# blaupunt standard sat nav 748



## dave-rsvr (Aug 8, 2010)

i have triedto use the standard sat nav in my 06 748 but cannot find anyway to insert a full postcode.
anyone know how to do it,i have read the manual but it is no help


----------



## teemyob (Nov 22, 2005)

*Standard Blaupunkt*

What model of Sat Nav is it?

Hand Held Blaupunkt? Built-in Blaupunkt or Built-In Retrofit?
Do you have a picture or can you find one on google Images you can show me?

TM


----------



## dave-rsvr (Aug 8, 2010)

hi it is the Travel Pilot model,came as standard


----------



## teemyob (Nov 22, 2005)

*TravePilot*



dave-rsvr said:


> hi it is the Travel Pilot model,came as standard


TravelPilot is the name for a series, it will have an exact model number.

There are around 25 Models.

Have a look here!

But you will need your model number off the back.

Hope this helps?

TM


----------



## dave-rsvr (Aug 8, 2010)

it is the one in link the 'Exact model '
http://www.blaupunkt.de/fileadmin/user_upload/download/manuals/7612301021001_BA_DE.pdf


----------



## teemyob (Nov 22, 2005)

*bluespot*

Hello,

Blaupunkt have had a major shakeup.

You will have to email them in Germany for the English Manual in .pdf format that they will email back to you.

[email protected]

You can buy them on ebay

But why pay a fiver for what you can get for free?

Hoep this helps?

TM


----------



## dave-rsvr (Aug 8, 2010)

i have the manual but cannot get the full postcode in.
when you go through the options it doesnt seem to do as per the manual says.


----------



## teemyob (Nov 22, 2005)

*Software*



dave-rsvr said:


> i have the manual but cannot get the full postcode in.
> when you go through the options it doesnt seem to do as per the manual says.

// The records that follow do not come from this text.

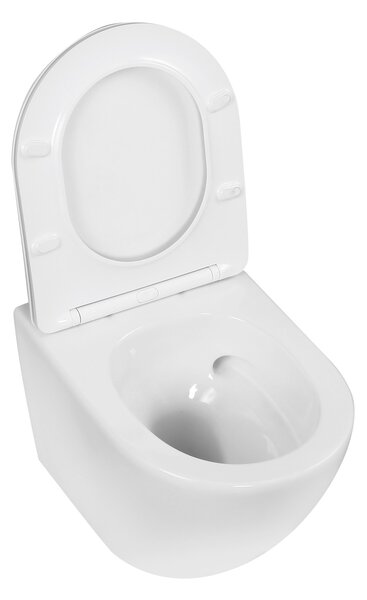 Novoterm Závesné WC NV-Kasos WH so SoftClose sedadlom
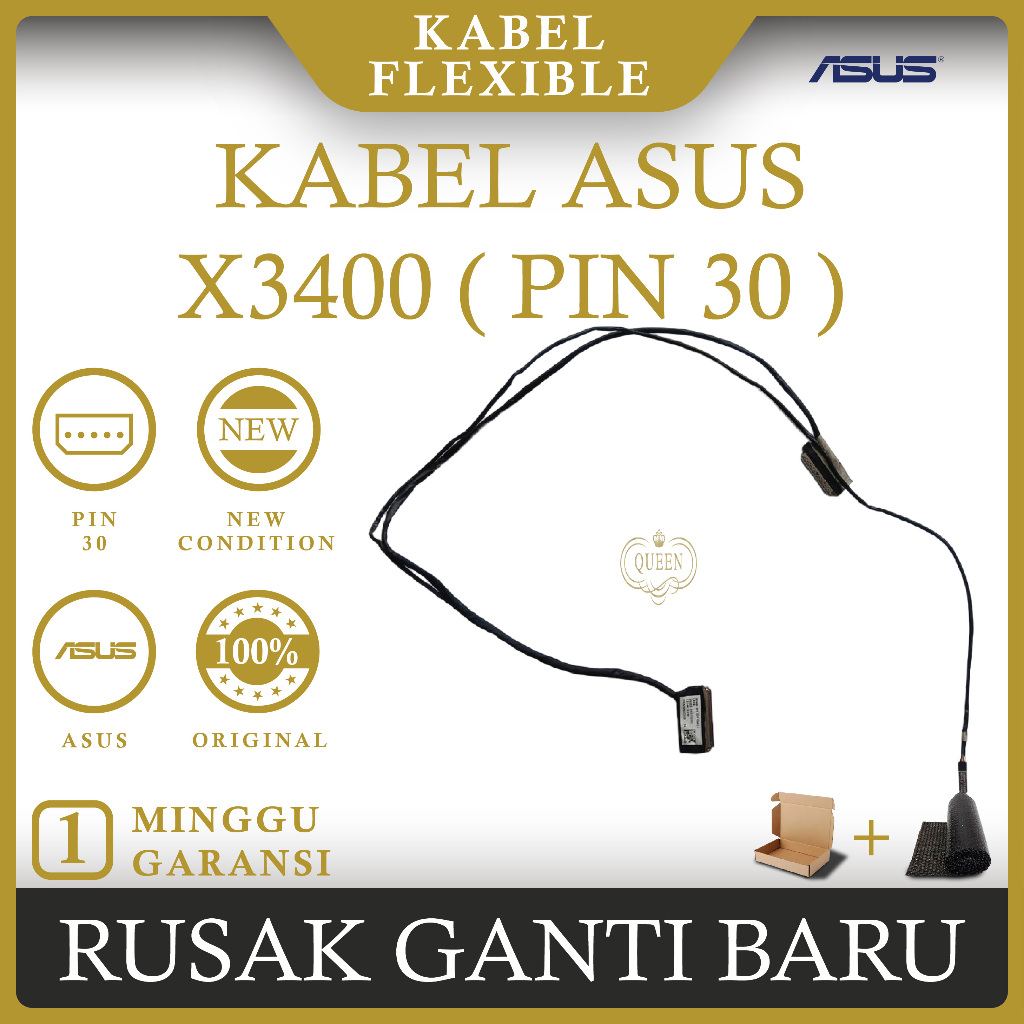 KABEL FLEXIBLE LCD LAPTOP ASUS Vivobook 14 Pro X3400 (PIN30)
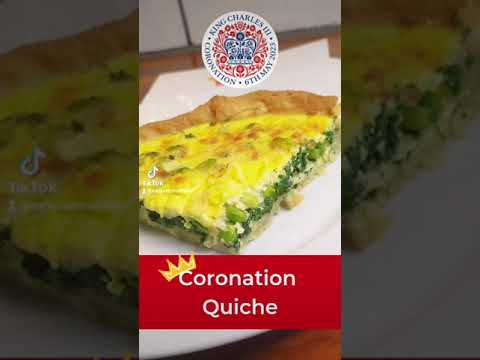 ⭐ Budget-Friendly Coronation Quiche ⭐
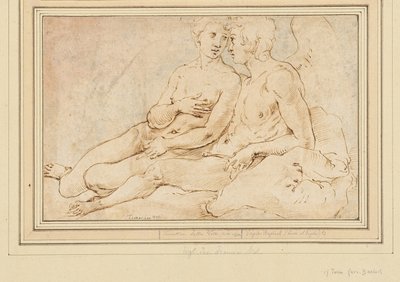 Amor og Psyke, ca. 1540. af Raphael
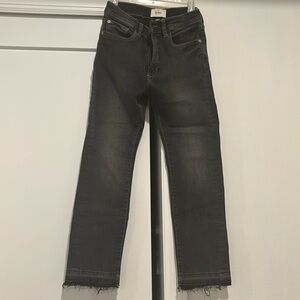 DL1961 girls black jeans size 12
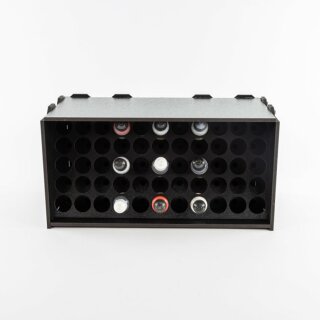Black Paint Rack: Display Dropper
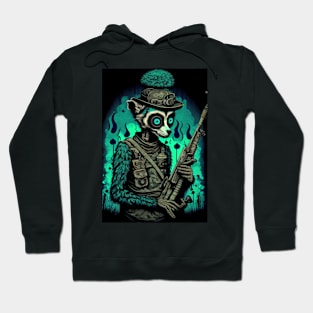 Lemur Soldier Hoodie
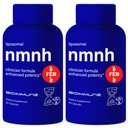 BioImmune Emiquil™ Liposomal NMNH 2 Pack, 500mg 120 Capsules NAD Supplement (NMN Alternative) 10X NAD+ Levels for Anti-Aging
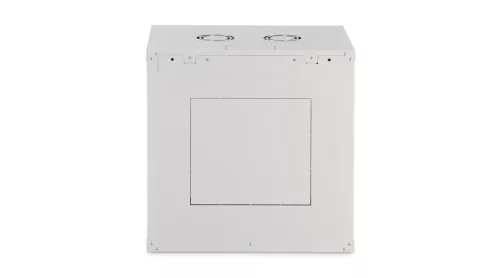 Digitus 12U 19" fali rack szekrény 600x450 mm, világosszürke, lapraszerelt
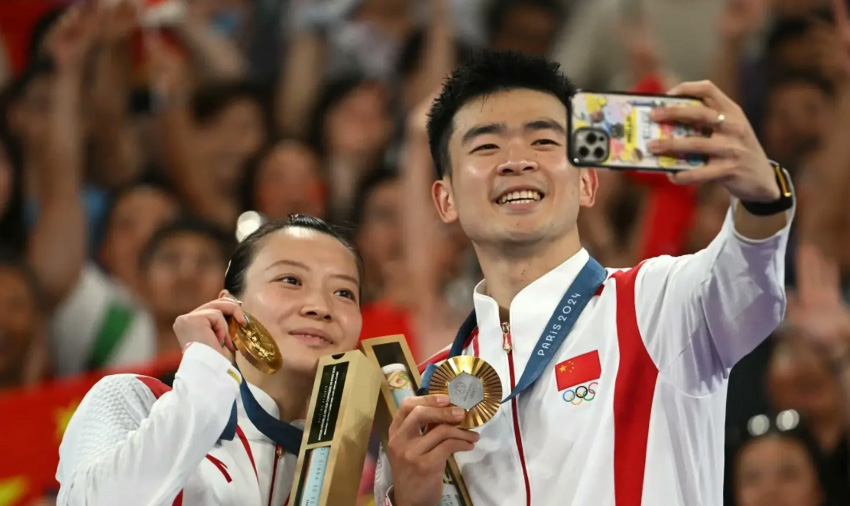 पेरिस ओलम्पिकः चीनको अग्रता कायमै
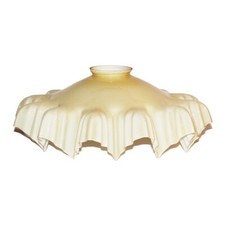 Ancien abat-jour de suspension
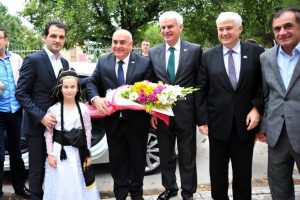 Abhazya &Ouml;zerk B&ouml;lgesi Başkanı Kolbaia Bursa'da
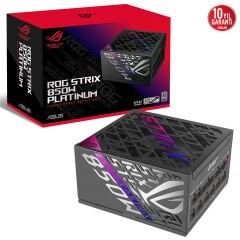ASUS ROG-STRIX-850P TAM MODÜLER GÜÇ KAYNAĞI 850 W 20+4 pin ATX SİYAH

It may well be that it has capability for full postcode, but your current disc may not support it. Or the full post codes may only apply to Germany for example.

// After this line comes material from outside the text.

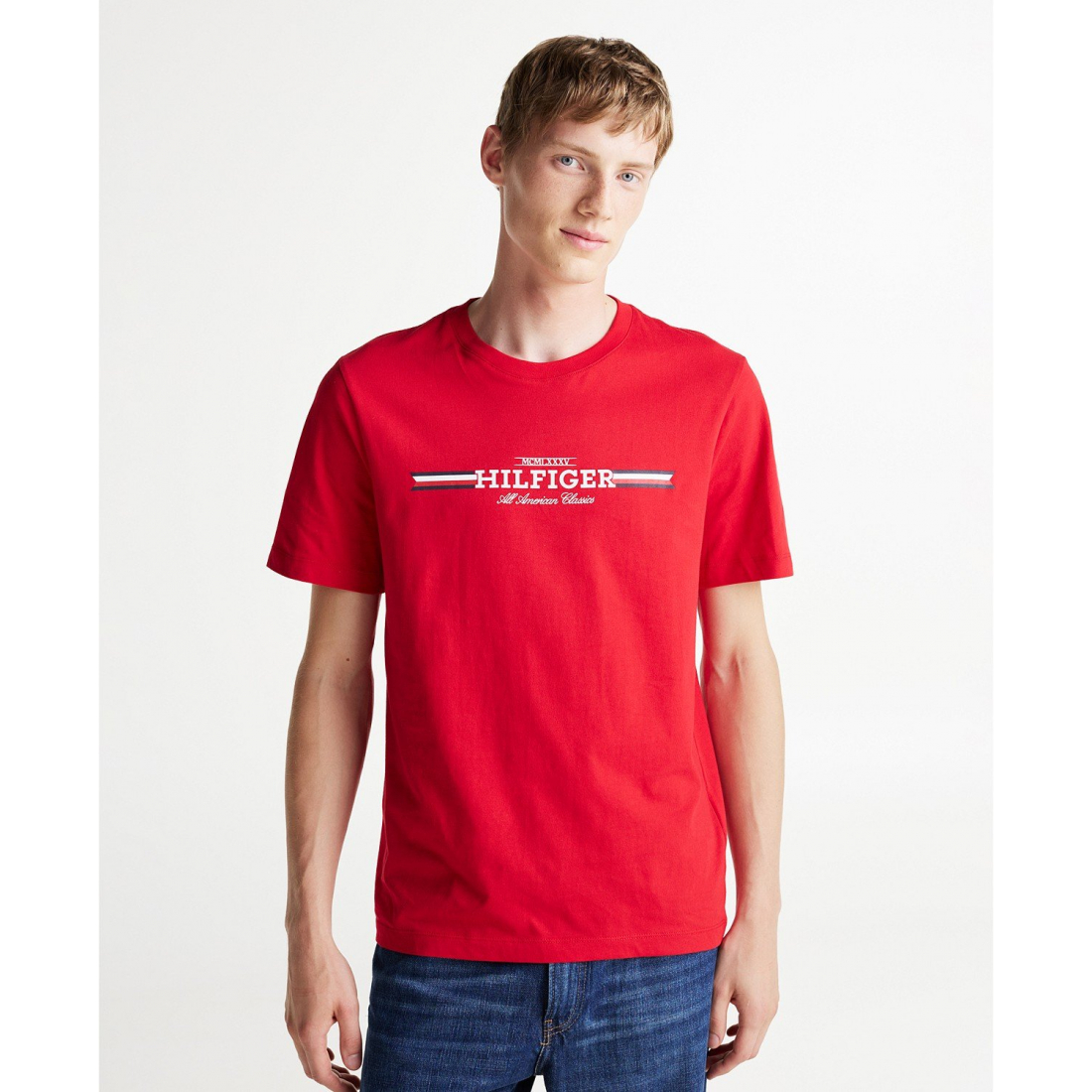 Men's 'Comfortable-Fit Logo Graphic T-Shirt'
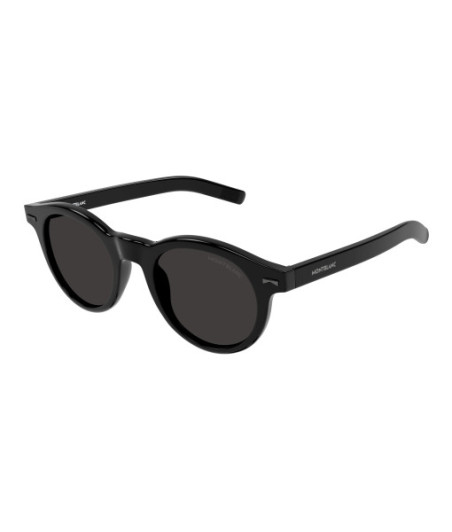 Lunettes de Soleil Montblanc MB0225S 001 Noir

My previous Disc in one of my systems only supported for Example

MK1

It then updated to

MK1 1XX

With the next update

and Finally will now accept

MK1 1NA which gives the road/street rather than a list.

What year is the disc?

IS it the older Teleatlas?

TM


----------



## dave-rsvr (Aug 8, 2010)

hi,
it is a tele atlas 2006 europe.
i can put 2 letters in and see the space symbol which you would use after the 3rd digit but if i put the 3rd digit in that symbol disappears and i can go no further if that makes sense


----------



## teemyob (Nov 22, 2005)

*Normally*

Normally if the software is teleatlas....

After you enter for example MK1

You would get a list

MK1 1
MK1 2
MK1 3
MK1 4
MK1 5

Etc

The UK Postcodes are made up of

MK = Area
1 = District
Then The Sector followed by the unit.

As far as I am aware. Teleatlas did not add the sector until around 2007/8 Disc Issue.

TM
I think Teleatlas for the uk only introduced the


----------



## dave-rsvr (Aug 8, 2010)

mmm so being thick then how would you ever find anywhere using the sat nav then


----------



## teemyob (Nov 22, 2005)

*Find*



dave-rsvr said:


> mmm so being thick then how would you ever find anywhere using the sat nav then


Not thick.

What happens is........

If (as an example) you could only input

MK1 (for postcode)

all the Roads/Streets/Avenues in that postcode would then come up in the list for that area.

If you can then input

MK1 1

This would narrow the list down some

Full Postal code

MK1 1NA

Would bring up just that street

With me?

Where do you live?

TM


----------



## dave-rsvr (Aug 8, 2010)

i live in luton.
i will have another play with it.
most places i will use it for are remote as they are motox tracks which some can be hard to find without sat nav


----------